▸ Records for this task
········

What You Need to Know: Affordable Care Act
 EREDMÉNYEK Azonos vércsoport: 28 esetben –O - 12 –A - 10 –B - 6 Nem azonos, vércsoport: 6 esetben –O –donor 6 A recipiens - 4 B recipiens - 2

········

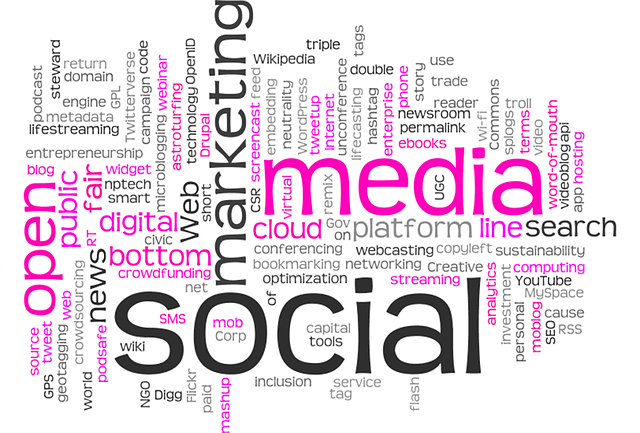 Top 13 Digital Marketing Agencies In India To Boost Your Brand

········

▸ Prompt
Transcribe the records above exactly, beginning at the line that contains "What You Need to Know: Affordable Care Act" and ending with the line that contains "EREDMÉNYEK Azonos vércsoport: 28", both included, and nothing else.

▸ Response box
What You Need to Know: Affordable Care Act
 EREDMÉNYEK Azonos vércsoport: 28 esetben –O - 12 –A - 10 –B - 6 Nem azonos, vércsoport: 6 esetben –O –donor 6 A recipiens - 4 B recipiens - 2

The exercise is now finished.